Incorporado por lectura

El día que llegué a la isla (sobre “La búsqueda del tesoro”)

Hay libros cuya lectura deslumbra al niño y  luego defrauda al adulto. Otros en cambio, ganan con el tiempo. Recuerdo mi primera lectura de La isla del tesoro. El libro de Robert Louis Stevenson me conmovió como regalo –por mis seis años– pero me superó como lectura. El hecho de poseer un libro fue mucho más importante que leerlo. Un libro puede ser un objeto precioso aun cuando sus tapas nunca hayan sido abiertas. Sobre todo para un niño. ¡Un libro, esa cosa aun incomprensible, pero turbadora por tangible! Poco saqué de aquella lectura, más que dificultad y tedio.  Descubrí sin embargo que leer algo que no se comprende también tiene encanto. La comprensión, el goce y la enseñanza vendrían después. Y también las  iluminaciones especiales, como aquel comienzo:

“Me han pedido que escriba sobre la isla, con todo detalle, del principio al fin, pero que calle las coordenadas porque aun queda parte del tesoro por desenterrar”

Ese comienzo, como un mensaje guardado en una botella al mar, me llevó a escribir –a comenzar a escribir– La búsqueda del tesoro, mi novela, o nouvelle, que ha publicado en 2014  la editorial del Nuevo Extremo. En La búsqueda del tesoro la isla es la ciudad. Buenos Aires. Hay un tesoro pero no es un cofre con viejas monedas de oro sino, más prosaicamente,  la recaudación y algunas joyas especiales guardadas en la caja fuerte de una joyería, el Trust Joyero Relojero, situada en el corazón de la ciudad, en una de las  esquinas del Obelisco, y es el botín de un  asalto consumado mientras la ciudad escuchaba  –¿gozaba, vituperaba?–, a pocas cuadras del Trust, en la Plaza de Mayo, las voces de Él y de Ella, Perón y Evita. Fue el diecisiete de octubre de mil novecientos cuarenta y nueve.

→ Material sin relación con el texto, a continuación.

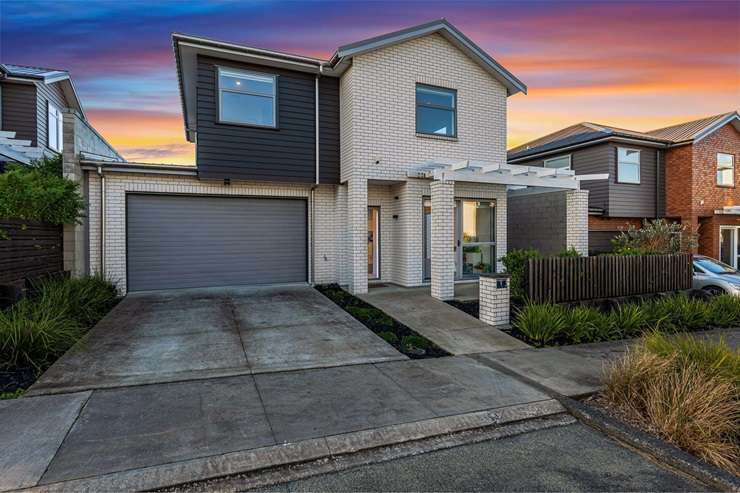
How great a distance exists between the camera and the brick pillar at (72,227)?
9.56m

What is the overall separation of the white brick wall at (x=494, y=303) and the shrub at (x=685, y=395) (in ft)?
9.84

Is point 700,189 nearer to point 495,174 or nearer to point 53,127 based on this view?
point 495,174

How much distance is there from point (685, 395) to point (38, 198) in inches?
426

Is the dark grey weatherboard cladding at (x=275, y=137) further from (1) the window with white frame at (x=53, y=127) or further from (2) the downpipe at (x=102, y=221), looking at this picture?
(1) the window with white frame at (x=53, y=127)

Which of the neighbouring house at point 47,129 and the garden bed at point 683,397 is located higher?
the neighbouring house at point 47,129

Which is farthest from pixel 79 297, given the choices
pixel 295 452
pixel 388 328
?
pixel 295 452

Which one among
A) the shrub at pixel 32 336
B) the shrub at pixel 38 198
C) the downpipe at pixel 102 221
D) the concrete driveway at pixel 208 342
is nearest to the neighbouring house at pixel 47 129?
the downpipe at pixel 102 221

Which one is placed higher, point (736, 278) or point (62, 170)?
point (62, 170)

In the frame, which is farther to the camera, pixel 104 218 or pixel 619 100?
pixel 619 100

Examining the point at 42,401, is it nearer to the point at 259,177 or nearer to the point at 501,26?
the point at 259,177

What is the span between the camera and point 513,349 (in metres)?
6.88

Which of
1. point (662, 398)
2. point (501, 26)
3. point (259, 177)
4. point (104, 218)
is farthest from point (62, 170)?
point (662, 398)

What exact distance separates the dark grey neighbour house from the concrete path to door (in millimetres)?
7530

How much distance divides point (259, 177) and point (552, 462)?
9.36m
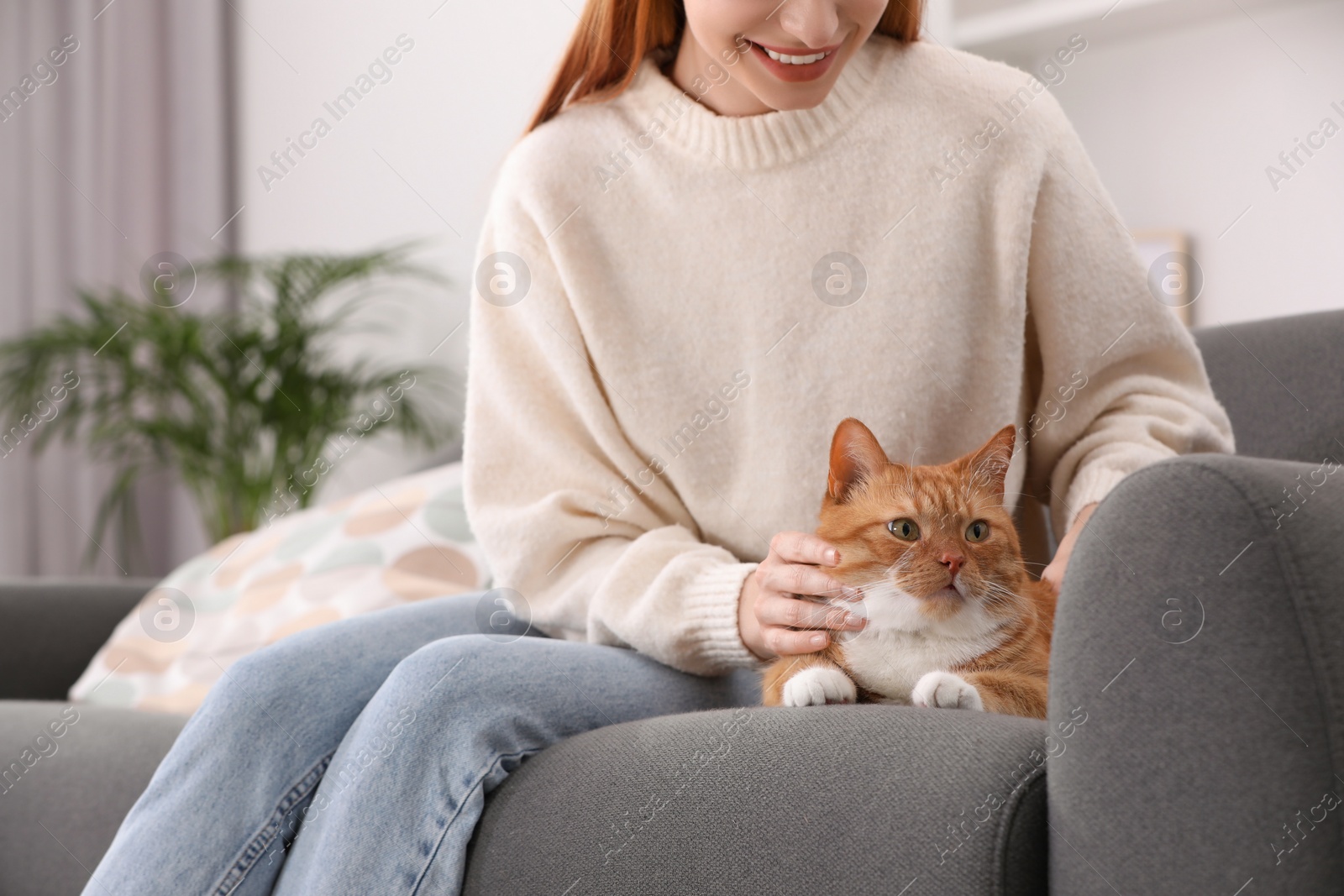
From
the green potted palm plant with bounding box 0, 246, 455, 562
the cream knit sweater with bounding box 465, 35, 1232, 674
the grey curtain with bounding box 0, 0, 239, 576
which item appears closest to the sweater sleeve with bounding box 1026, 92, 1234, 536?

Decía Stevenson que escribió La isla del tesoro teniendo a la vista, todo el tiempo, el mapa de la isla. Puedo decir, con modestia  pero con honestidad, que lo mismo me pasó con La búsqueda del tesoro. A medida que la historia se me iba imponiendo como lo hacen a veces las historias con los escritores que les dan forma en el papel, el mapa crecía hasta competir con los personajes. En el caso de mi novela, la figura que  se dibuja en el mapa es un triángulo, el que separa el Trust  del restaurante El Tropezón, en Callao al doscientos, donde la historia se relata al compás de un legendario puchero, y cierto lugar de la Costanera Norte, cercano al Club de Pescadores, donde uno de los narradores conoce un triste final.

Así pues, el mapa de esta novela no es ese mapa que describe Walter Benjamin: un papel que se infla en las manos del viajero, en una esquina, durante una mañana muy ventosa, y que suele terminar convertido en papel roto. Es un mapa, para seguir con Benjamin, que se convierte en materia narrada. El mapa no es un instrumento que ordena la experiencia sino una experiencia en sí, la verdadera ciudad.

La búsqueda del tesoro me deparó un placer añadido, equidistante y asociado a los pesares de la creación. Por fin había encontrado la materia para una utopía personal: la nouvelle. O novela corta, ese formato que ronda las cien páginas y que, como sostiene Saer, preserva el ritmo, el cuidado verbal, el laconismo y la sugestión de lo narrado, y elude, en cambio, ciertas esclavitudes de la novela propiamente dicha, o novela larga; a saber, la discursividad, el prosaísmo, las convenciones estructurales.

Todo esto lo sabe bien, sin necesidad de explicación alguna, el lector de Pedro Páramo, de La metamorfosis o de El corazón de las tinieblas. Cada uno puede agregar en su olimpo de novelas breves los títulos que quiera. Arriesgo los míos, de entre tantos: El matadero, El perjurio de la nieve o El infierno tan temido. Pero, ¿por qué no Las ratas o Paño verde?

Ahora, La búsqueda del tesoro es una isla que flota en el océano de la literatura impresa. Quizás algún lector encuentre las coordenadas del tesoro.